(Spatial relation data)

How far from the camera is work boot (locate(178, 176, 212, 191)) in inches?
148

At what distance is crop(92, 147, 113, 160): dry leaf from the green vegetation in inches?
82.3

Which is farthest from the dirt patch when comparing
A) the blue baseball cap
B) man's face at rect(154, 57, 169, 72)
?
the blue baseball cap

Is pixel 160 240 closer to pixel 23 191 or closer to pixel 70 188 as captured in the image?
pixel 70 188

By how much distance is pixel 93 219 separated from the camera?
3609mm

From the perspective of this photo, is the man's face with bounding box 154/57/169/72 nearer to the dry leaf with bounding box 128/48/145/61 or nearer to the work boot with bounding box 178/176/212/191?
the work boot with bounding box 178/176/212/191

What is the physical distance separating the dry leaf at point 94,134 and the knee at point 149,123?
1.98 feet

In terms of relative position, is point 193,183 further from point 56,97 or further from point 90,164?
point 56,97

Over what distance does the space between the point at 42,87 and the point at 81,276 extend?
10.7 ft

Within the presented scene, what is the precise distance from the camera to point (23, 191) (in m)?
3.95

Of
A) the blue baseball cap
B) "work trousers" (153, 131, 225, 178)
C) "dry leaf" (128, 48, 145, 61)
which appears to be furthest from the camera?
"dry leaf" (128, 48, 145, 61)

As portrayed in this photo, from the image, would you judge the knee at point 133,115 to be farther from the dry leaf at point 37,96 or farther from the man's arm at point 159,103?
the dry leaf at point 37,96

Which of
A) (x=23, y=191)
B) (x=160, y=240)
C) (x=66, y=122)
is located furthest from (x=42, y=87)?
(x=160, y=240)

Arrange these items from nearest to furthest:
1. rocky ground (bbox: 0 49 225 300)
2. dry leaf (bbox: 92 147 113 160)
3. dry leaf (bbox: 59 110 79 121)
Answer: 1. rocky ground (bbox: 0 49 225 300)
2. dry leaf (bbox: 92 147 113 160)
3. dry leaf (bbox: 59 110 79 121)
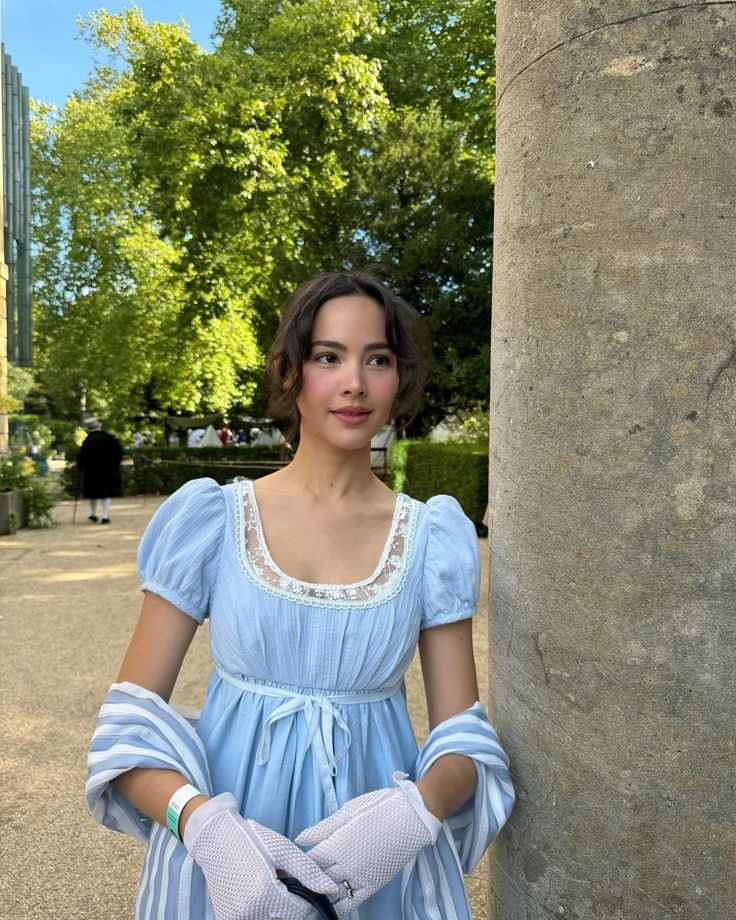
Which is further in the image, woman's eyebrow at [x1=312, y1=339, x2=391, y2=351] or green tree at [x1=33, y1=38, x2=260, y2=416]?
green tree at [x1=33, y1=38, x2=260, y2=416]

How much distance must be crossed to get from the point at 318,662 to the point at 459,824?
0.34 meters

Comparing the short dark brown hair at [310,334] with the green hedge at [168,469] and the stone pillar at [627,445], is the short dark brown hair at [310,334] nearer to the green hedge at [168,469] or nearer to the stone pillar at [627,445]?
the stone pillar at [627,445]

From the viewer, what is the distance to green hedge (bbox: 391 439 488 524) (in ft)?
38.7

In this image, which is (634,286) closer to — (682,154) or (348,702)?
(682,154)

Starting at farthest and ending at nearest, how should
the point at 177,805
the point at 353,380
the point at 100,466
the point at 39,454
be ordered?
the point at 39,454, the point at 100,466, the point at 353,380, the point at 177,805

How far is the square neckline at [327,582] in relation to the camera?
1.41 m

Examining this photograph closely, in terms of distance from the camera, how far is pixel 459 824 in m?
1.37

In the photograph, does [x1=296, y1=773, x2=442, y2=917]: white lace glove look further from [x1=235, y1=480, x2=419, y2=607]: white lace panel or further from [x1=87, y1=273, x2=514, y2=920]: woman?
[x1=235, y1=480, x2=419, y2=607]: white lace panel

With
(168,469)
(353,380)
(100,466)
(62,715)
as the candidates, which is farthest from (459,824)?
(168,469)

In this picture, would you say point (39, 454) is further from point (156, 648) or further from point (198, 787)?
point (198, 787)

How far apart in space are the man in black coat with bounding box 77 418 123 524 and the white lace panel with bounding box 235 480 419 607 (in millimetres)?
11917

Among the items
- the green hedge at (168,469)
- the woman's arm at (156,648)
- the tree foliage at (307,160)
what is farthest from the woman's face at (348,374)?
the green hedge at (168,469)

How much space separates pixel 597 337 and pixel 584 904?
32.5 inches

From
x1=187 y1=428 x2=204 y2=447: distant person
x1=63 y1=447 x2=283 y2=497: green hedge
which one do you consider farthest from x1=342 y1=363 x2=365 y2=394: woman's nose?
x1=187 y1=428 x2=204 y2=447: distant person
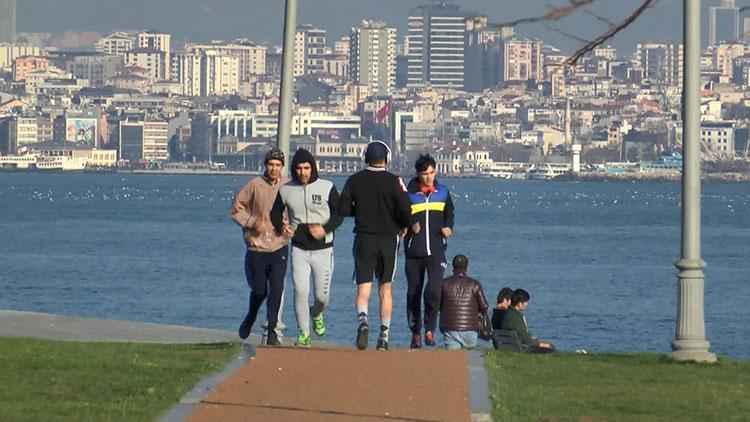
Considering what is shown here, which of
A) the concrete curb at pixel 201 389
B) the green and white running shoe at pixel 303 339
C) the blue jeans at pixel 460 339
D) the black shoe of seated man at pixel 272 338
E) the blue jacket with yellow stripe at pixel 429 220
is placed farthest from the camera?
the blue jeans at pixel 460 339

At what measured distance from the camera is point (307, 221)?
14.6m

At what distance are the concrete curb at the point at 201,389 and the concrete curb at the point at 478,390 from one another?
53.1 inches

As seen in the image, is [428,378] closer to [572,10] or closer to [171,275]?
[572,10]

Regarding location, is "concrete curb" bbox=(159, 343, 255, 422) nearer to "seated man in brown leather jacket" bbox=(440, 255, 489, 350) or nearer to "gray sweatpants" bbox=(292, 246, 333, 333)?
"gray sweatpants" bbox=(292, 246, 333, 333)

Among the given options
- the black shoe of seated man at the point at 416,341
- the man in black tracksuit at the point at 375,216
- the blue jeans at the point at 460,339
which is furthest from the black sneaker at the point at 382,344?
the blue jeans at the point at 460,339

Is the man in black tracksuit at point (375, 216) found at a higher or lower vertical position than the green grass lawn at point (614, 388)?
higher

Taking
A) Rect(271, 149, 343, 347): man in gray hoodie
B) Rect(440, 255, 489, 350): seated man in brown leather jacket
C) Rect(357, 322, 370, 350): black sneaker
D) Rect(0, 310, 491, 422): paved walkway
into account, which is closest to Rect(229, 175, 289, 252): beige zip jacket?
Rect(271, 149, 343, 347): man in gray hoodie

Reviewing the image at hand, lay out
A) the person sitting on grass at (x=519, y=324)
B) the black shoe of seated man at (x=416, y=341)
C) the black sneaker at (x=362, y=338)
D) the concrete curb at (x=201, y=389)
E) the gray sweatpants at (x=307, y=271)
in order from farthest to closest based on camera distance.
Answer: the person sitting on grass at (x=519, y=324), the black shoe of seated man at (x=416, y=341), the gray sweatpants at (x=307, y=271), the black sneaker at (x=362, y=338), the concrete curb at (x=201, y=389)

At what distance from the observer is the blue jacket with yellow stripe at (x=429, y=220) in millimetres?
15344

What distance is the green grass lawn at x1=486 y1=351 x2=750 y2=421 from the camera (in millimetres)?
11938

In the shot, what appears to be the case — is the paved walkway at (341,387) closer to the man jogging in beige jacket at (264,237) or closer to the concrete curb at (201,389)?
the concrete curb at (201,389)

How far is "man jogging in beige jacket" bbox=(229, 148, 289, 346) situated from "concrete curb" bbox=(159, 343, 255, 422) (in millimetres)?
551

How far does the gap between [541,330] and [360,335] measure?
73.2ft

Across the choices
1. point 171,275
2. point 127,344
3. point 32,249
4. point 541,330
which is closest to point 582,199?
point 32,249
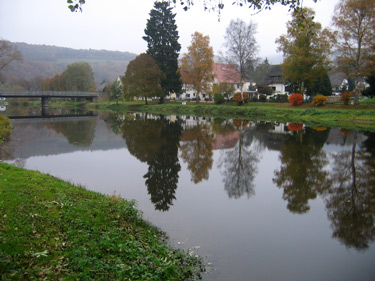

§ CHALLENGE: Echo all of these lines back word for word, with the pictures left out.

§ THE OUTPUT:
How far from the camera is work boot (locate(178, 176, 212, 191)) in inches?
148

At what distance is crop(92, 147, 113, 160): dry leaf from the green vegetation in inches?
82.3

Which is farthest from the dirt patch when comparing
A) the blue baseball cap
B) man's face at rect(154, 57, 169, 72)
?
the blue baseball cap

Is pixel 160 240 closer to pixel 23 191 or closer to pixel 70 188 as captured in the image?
pixel 70 188

By how much distance is pixel 93 219 separated from the camera?
3609mm

From the perspective of this photo, is the man's face with bounding box 154/57/169/72 nearer to the dry leaf with bounding box 128/48/145/61 or nearer to the work boot with bounding box 178/176/212/191?
the work boot with bounding box 178/176/212/191

What is the physical distance separating the dry leaf at point 94,134 and the knee at point 149,123?
1.98 feet

In terms of relative position, is point 193,183 further from point 56,97 or further from point 90,164?
point 56,97

Over what distance does the space between the point at 42,87 and the point at 81,276 extend?
10.7 ft

Within the presented scene, what is the precise distance from the camera to point (23, 191) (in m)?
3.95

Of
A) the blue baseball cap
B) "work trousers" (153, 131, 225, 178)
C) "dry leaf" (128, 48, 145, 61)
which appears to be furthest from the camera?
"dry leaf" (128, 48, 145, 61)

As portrayed in this photo, from the image, would you judge the knee at point 133,115 to be farther from the dry leaf at point 37,96 or farther from the man's arm at point 159,103?
the dry leaf at point 37,96

Which of
A) (x=23, y=191)
B) (x=160, y=240)
C) (x=66, y=122)
is located furthest from (x=42, y=87)?
(x=160, y=240)

Arrange these items from nearest to furthest:
1. rocky ground (bbox: 0 49 225 300)
2. dry leaf (bbox: 92 147 113 160)
3. dry leaf (bbox: 59 110 79 121)
Answer: 1. rocky ground (bbox: 0 49 225 300)
2. dry leaf (bbox: 92 147 113 160)
3. dry leaf (bbox: 59 110 79 121)
Which is further in the image, woman's eyebrow at [x1=312, y1=339, x2=391, y2=351] or green tree at [x1=33, y1=38, x2=260, y2=416]?
green tree at [x1=33, y1=38, x2=260, y2=416]

How much distance must be crossed to get from the point at 318,662 to the point at 459,824?
0.34 meters

Comparing the short dark brown hair at [310,334] with the green hedge at [168,469] and the stone pillar at [627,445], is the short dark brown hair at [310,334] nearer to the green hedge at [168,469] or nearer to the stone pillar at [627,445]?
the stone pillar at [627,445]

From the viewer, what is the distance to green hedge (bbox: 391 439 488 524) (in ft)?
38.7

In this image, which is (634,286) closer to — (682,154) or (348,702)?
(682,154)

Starting at farthest and ending at nearest, how should
the point at 177,805
the point at 353,380
the point at 100,466
the point at 39,454
be ordered?
the point at 39,454, the point at 100,466, the point at 353,380, the point at 177,805

How far is the square neckline at [327,582] in relation to the camera?
1.41 m

Examining this photograph closely, in terms of distance from the camera, how far is pixel 459 824 in m?
1.37

In the photograph, does [x1=296, y1=773, x2=442, y2=917]: white lace glove look further from [x1=235, y1=480, x2=419, y2=607]: white lace panel or further from [x1=87, y1=273, x2=514, y2=920]: woman?
[x1=235, y1=480, x2=419, y2=607]: white lace panel

With
(168,469)
(353,380)
(100,466)
(62,715)
as the candidates, which is farthest from (459,824)?
(168,469)

In this picture, would you say point (39, 454) is further from point (156, 648) or further from point (198, 787)?
point (198, 787)

How far apart in space are the man in black coat with bounding box 77 418 123 524 and the white lace panel with bounding box 235 480 419 607 (in millimetres)?
11917

Among the items
- the green hedge at (168,469)
- the woman's arm at (156,648)
- the tree foliage at (307,160)
what is farthest from the woman's face at (348,374)?
the green hedge at (168,469)

How much space separates pixel 597 337 and pixel 584 904?
32.5 inches

From
x1=187 y1=428 x2=204 y2=447: distant person
x1=63 y1=447 x2=283 y2=497: green hedge
which one do you consider farthest from x1=342 y1=363 x2=365 y2=394: woman's nose?
x1=187 y1=428 x2=204 y2=447: distant person
Considering what is shown here, which of
A) the concrete curb at pixel 201 389
B) the green and white running shoe at pixel 303 339
C) the blue jeans at pixel 460 339
D) the black shoe of seated man at pixel 272 338
E) the blue jacket with yellow stripe at pixel 429 220
is placed farthest from the camera?
the blue jeans at pixel 460 339

At what measured distance from the camera is point (307, 221)?
14.6m

At what distance are the concrete curb at the point at 201,389 and the concrete curb at the point at 478,390 from one another?
53.1 inches

As seen in the image, is [428,378] closer to [572,10] or closer to [171,275]?
[572,10]

Regarding location, is "concrete curb" bbox=(159, 343, 255, 422) nearer to "seated man in brown leather jacket" bbox=(440, 255, 489, 350) or nearer to "gray sweatpants" bbox=(292, 246, 333, 333)?
"gray sweatpants" bbox=(292, 246, 333, 333)

Among the given options
- the black shoe of seated man at the point at 416,341
- the man in black tracksuit at the point at 375,216
- the blue jeans at the point at 460,339
which is furthest from the black sneaker at the point at 382,344?
the blue jeans at the point at 460,339

Is the man in black tracksuit at point (375, 216) found at a higher or lower vertical position than the green grass lawn at point (614, 388)?
higher

Taking
A) Rect(271, 149, 343, 347): man in gray hoodie
B) Rect(440, 255, 489, 350): seated man in brown leather jacket
C) Rect(357, 322, 370, 350): black sneaker
D) Rect(0, 310, 491, 422): paved walkway
into account, which is closest to Rect(229, 175, 289, 252): beige zip jacket?
Rect(271, 149, 343, 347): man in gray hoodie

Reviewing the image at hand, lay out
A) the person sitting on grass at (x=519, y=324)
B) the black shoe of seated man at (x=416, y=341)
C) the black sneaker at (x=362, y=338)
D) the concrete curb at (x=201, y=389)
E) the gray sweatpants at (x=307, y=271)
in order from farthest to closest based on camera distance.
Answer: the person sitting on grass at (x=519, y=324), the black shoe of seated man at (x=416, y=341), the gray sweatpants at (x=307, y=271), the black sneaker at (x=362, y=338), the concrete curb at (x=201, y=389)

At what distance from the observer is the blue jacket with yellow stripe at (x=429, y=220) in millimetres?
15344

What distance is the green grass lawn at x1=486 y1=351 x2=750 y2=421 from the camera (in millimetres)?
11938

In the shot, what appears to be the case — is the paved walkway at (341,387) closer to the man jogging in beige jacket at (264,237) or closer to the concrete curb at (201,389)?
the concrete curb at (201,389)

How far is "man jogging in beige jacket" bbox=(229, 148, 289, 346) situated from "concrete curb" bbox=(159, 343, 255, 422) (in millimetres)?
551

How far does the gap between [541,330] and [360,335] measure?
73.2ft

Across the choices
1. point 171,275
2. point 127,344
3. point 32,249
4. point 541,330
which is closest to point 582,199?
point 32,249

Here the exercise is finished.